All movement, all breathing, all linear thought halts. Splat. Like dropping a watermelon from James McCormick’s office window.

All the air leaves the room like a (c’mon, you knew this was coming) New England Patriots football.

Shannon’s face contorts like something out of a circus show. Declan looks like he’s about to leap across the table and give Andrew a vasectomy with a shrimp skewer.

This is my best friend. My bestie. The woman I can call at 5:47 a.m. on my way to a 7 a.m. appointment and beg to bring me tampons after my period makes an inelegant appearance mid-night. The woman who knows my secret passion for marshmallow treats made with Cheetos instead of Rice Krispies. The friend who I could, seriously, call to help me move a body and who would dance on the grave if the person was bad enough.

She may help me move Andrew McCormick’s body at this rate. And not in some male fantasy FMF kind of way.

No one makes a sound. All eyes are on Andrew, who is obliviously chowing through his salad. He stabs a pecan and eats it, then reaches for his glass of white wine. My white wine, in fact.

I imagine Andrew’s ankle is his crotch.

And then I jab it, hard, with my high heel.

He yelps, wine spilling down his wrist.

You know that one note in The Star Spangled Banner? The one no one can ever quite nail when they sing it before a Red Sox or Patriots game?

Yeah. He should change careers, because that sound is pitch perfect.

“You’ve seen Shannon naked?” James asks Andrew, who is reaching under the table to rub his ankle and muttering curses in three different languages. Ah, the rich. They even curse better.

“Who hasn’t?” Marie says in a too-chipper voice.

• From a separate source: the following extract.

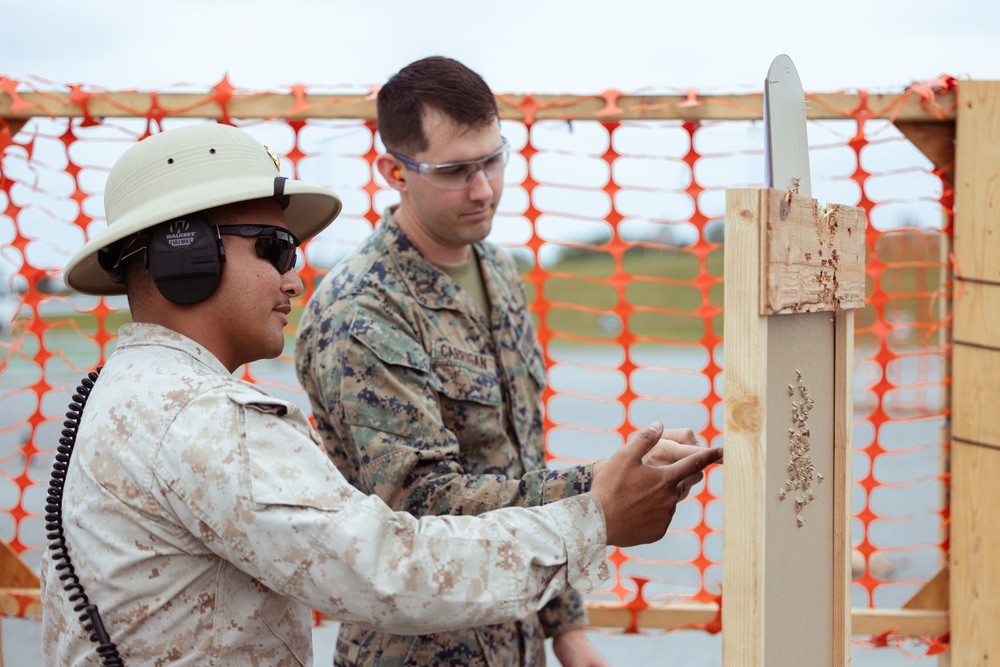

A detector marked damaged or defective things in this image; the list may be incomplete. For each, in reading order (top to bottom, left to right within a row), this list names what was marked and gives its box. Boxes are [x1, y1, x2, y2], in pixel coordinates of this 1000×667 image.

splintered wood [756, 187, 868, 314]
splintered wood [780, 370, 820, 528]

Terry’s eyebrows hit a CNN satellite orbiting in space. He’s been quiet so far, the only McCormick brother at the table who seems to avoid power or attention. I like him the most. He is my new best friend.

Marie continues, very obviously counting heads at the table. Me. Andrew. Declan. Marie. Jason. Amy. Terry. Carol. Hamish. James. Shannon. Declan. “By my count,” she adds, “about seventy-five percent of the room has.”